For the second question, .next() returns Option<&(K, V)>, which we want to map to Option<(&K, &V)>. The map call here is over the Option type.

mbthomas updated this revision to Diff 3566.Nov 16 2017, 11:42 AM
mbthomas marked 10 inline comments as done.Nov 16 2017, 11:43 AM
mbthomas updated this revision to Diff 3593.Nov 17 2017, 9:44 AM
jsgf requested changes to this revision.Nov 17 2017, 12:30 PM
jsgf added a subscriber: jsgf.

Nits mostly.


"that value is >replaced and< returned" for maximum clarity.


I prefer to avoid putting mut v: V into signatures, because its a little confusing for readers - it's not obvious that mut has local effect and doesn't affect the function's interface.


pub fn insert(&mut self, k: K, v: V) -> Option<V> {
    let mut v = v;

Is this common enough to just always do as part of insert()?


How does this look if you just split it into separate range_index_start/range_index_end rather than toggling on start? It would still have some amount of duplication of the overall function and the calls to find_index, but it might be clearer in the end.
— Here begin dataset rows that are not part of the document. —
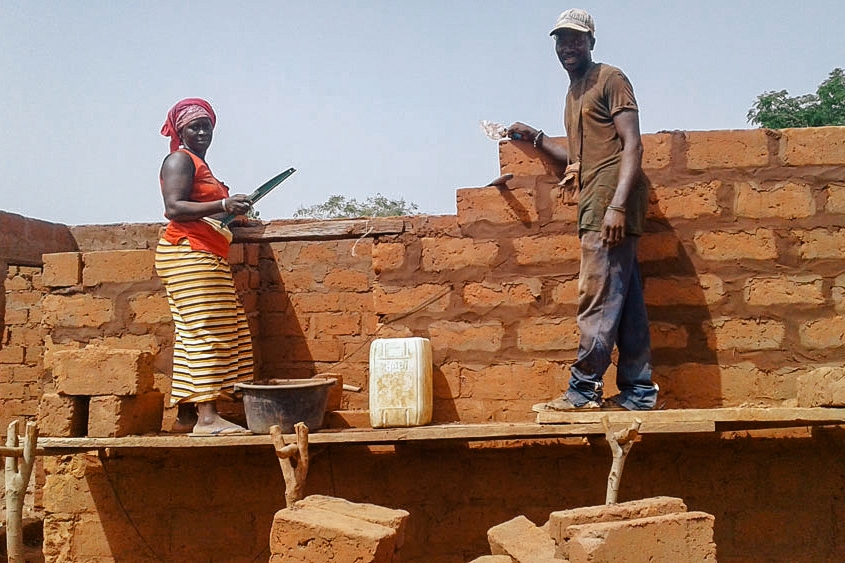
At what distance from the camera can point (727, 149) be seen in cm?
412

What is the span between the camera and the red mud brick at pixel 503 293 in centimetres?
424

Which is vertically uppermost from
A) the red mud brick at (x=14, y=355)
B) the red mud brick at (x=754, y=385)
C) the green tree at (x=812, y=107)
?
the green tree at (x=812, y=107)

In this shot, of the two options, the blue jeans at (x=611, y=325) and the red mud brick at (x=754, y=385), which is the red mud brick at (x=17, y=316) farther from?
the red mud brick at (x=754, y=385)

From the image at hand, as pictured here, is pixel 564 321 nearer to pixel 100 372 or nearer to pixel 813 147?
pixel 813 147

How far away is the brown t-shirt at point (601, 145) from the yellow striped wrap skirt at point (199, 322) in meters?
1.97

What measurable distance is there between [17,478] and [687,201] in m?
3.67

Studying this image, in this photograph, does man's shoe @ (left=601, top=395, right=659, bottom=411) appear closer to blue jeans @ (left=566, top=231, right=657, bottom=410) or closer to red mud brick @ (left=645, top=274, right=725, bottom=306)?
blue jeans @ (left=566, top=231, right=657, bottom=410)

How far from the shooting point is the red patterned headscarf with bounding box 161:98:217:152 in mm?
4242

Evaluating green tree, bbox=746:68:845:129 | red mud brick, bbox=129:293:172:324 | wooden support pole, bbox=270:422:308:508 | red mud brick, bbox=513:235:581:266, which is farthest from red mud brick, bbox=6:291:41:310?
green tree, bbox=746:68:845:129

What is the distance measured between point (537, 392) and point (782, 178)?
5.77ft

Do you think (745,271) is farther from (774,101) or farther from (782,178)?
(774,101)

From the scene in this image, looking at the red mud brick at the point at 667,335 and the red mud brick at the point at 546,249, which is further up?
the red mud brick at the point at 546,249

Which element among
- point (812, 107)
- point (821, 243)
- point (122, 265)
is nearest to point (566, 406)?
point (821, 243)

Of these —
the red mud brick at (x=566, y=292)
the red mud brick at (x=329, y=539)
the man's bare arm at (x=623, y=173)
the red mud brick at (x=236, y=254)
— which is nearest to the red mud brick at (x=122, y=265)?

Or alternatively take an instance of RangeArgument and handle both at once, returning (usize, usize).


RangeArgument? It's already implemented for (Bound<T>, Bound<T>), but also allows using ../..= notation.


I prefer:

fn next(&mut self) -> Option<Self::Item> {

to be very explicit.


Pattern matching might be a little clearer: .map(|&(ref k, ref v)| (k, v))




ditto pattern match

This revision now requires changes to proceed.Nov 17 2017, 12:30 PM
mbthomas added inline comments.Nov 20 2017, 12:19 PM

RangeArgument is nightly-only experimental still. I'm trying to keep to stable rust features.
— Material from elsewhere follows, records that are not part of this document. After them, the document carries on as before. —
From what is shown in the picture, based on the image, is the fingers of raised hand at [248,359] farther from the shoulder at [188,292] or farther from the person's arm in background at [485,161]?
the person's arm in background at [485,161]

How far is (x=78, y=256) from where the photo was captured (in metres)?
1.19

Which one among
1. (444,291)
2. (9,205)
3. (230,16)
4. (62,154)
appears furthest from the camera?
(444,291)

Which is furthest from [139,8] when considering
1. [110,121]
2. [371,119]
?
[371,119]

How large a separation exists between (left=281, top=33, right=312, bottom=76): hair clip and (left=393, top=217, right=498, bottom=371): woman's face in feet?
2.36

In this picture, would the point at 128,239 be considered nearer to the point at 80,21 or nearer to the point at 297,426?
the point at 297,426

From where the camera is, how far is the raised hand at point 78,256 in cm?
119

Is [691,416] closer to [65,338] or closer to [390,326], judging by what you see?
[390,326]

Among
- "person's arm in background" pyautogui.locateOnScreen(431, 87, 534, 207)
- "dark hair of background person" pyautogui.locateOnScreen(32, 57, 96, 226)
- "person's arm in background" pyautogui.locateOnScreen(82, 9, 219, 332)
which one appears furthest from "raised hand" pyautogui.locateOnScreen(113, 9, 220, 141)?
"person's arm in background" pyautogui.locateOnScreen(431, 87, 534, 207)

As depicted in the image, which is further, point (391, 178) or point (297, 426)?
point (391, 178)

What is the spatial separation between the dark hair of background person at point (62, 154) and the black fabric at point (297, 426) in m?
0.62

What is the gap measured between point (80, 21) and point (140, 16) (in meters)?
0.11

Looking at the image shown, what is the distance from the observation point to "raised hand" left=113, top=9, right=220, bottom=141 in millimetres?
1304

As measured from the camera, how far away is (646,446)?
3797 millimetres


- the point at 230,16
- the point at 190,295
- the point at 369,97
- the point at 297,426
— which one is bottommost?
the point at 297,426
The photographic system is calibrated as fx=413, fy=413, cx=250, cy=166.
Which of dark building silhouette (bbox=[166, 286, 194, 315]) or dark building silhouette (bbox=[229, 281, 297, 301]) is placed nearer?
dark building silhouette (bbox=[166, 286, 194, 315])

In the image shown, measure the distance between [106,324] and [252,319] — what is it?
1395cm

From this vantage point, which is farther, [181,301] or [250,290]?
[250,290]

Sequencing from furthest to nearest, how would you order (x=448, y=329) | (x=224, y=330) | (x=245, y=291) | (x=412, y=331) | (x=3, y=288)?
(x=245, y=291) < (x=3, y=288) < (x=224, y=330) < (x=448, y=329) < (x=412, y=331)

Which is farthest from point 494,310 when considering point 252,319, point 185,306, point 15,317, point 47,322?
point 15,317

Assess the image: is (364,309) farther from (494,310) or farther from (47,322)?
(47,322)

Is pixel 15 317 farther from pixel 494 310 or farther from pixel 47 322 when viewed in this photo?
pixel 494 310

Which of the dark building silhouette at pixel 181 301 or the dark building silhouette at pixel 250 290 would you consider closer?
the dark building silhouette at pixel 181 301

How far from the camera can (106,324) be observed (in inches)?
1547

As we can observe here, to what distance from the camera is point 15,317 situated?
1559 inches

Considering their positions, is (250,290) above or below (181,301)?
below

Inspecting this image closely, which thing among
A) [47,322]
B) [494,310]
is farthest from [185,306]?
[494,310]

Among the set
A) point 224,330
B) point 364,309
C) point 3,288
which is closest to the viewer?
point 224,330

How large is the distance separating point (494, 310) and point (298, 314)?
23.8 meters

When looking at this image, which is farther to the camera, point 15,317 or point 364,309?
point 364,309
mbthomas updated this revision to Diff 3648.Nov 20 2017, 12:20 PM
mbthomas marked 9 inline comments as done.Nov 20 2017, 12:22 PM
mbthomas added inline comments.

Possibly. I'll see if I can think of a way to measure it.
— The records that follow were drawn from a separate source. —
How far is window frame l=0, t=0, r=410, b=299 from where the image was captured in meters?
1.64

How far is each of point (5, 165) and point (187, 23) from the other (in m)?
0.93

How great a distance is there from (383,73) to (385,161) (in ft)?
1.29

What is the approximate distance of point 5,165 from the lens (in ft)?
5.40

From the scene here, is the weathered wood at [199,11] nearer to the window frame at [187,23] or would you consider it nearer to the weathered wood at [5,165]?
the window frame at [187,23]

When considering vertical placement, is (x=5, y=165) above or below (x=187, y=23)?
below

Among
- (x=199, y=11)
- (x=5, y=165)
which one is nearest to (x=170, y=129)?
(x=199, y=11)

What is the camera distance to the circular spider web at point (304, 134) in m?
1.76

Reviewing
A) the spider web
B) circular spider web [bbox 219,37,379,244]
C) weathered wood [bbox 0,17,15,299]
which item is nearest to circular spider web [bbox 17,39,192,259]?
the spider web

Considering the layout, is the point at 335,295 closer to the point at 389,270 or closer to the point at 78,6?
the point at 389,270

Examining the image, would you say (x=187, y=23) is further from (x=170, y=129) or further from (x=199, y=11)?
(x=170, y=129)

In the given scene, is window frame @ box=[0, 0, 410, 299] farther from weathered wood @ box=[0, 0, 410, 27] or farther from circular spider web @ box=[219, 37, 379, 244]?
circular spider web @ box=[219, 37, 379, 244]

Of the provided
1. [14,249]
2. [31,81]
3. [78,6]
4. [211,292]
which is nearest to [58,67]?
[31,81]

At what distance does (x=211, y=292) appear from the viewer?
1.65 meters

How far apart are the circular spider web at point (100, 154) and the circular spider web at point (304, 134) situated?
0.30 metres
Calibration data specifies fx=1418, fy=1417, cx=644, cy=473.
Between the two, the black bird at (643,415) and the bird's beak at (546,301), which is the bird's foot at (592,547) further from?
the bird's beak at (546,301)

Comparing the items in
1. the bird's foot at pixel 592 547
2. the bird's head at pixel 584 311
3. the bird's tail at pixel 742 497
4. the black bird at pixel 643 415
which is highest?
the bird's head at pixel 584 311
stash accepted this revision.Nov 21 2017, 5:12 AM
jsgf accepted this revision.Nov 22 2017, 5:47 PM
This revision is now accepted and ready to land.Nov 22 2017, 5:47 PM
mbthomas updated this revision to Diff 3818.Nov 24 2017, 11:52 AM
durham accepted this revision.Nov 27 2017, 12:23 PM
This revision was automatically updated to reflect the committed changes.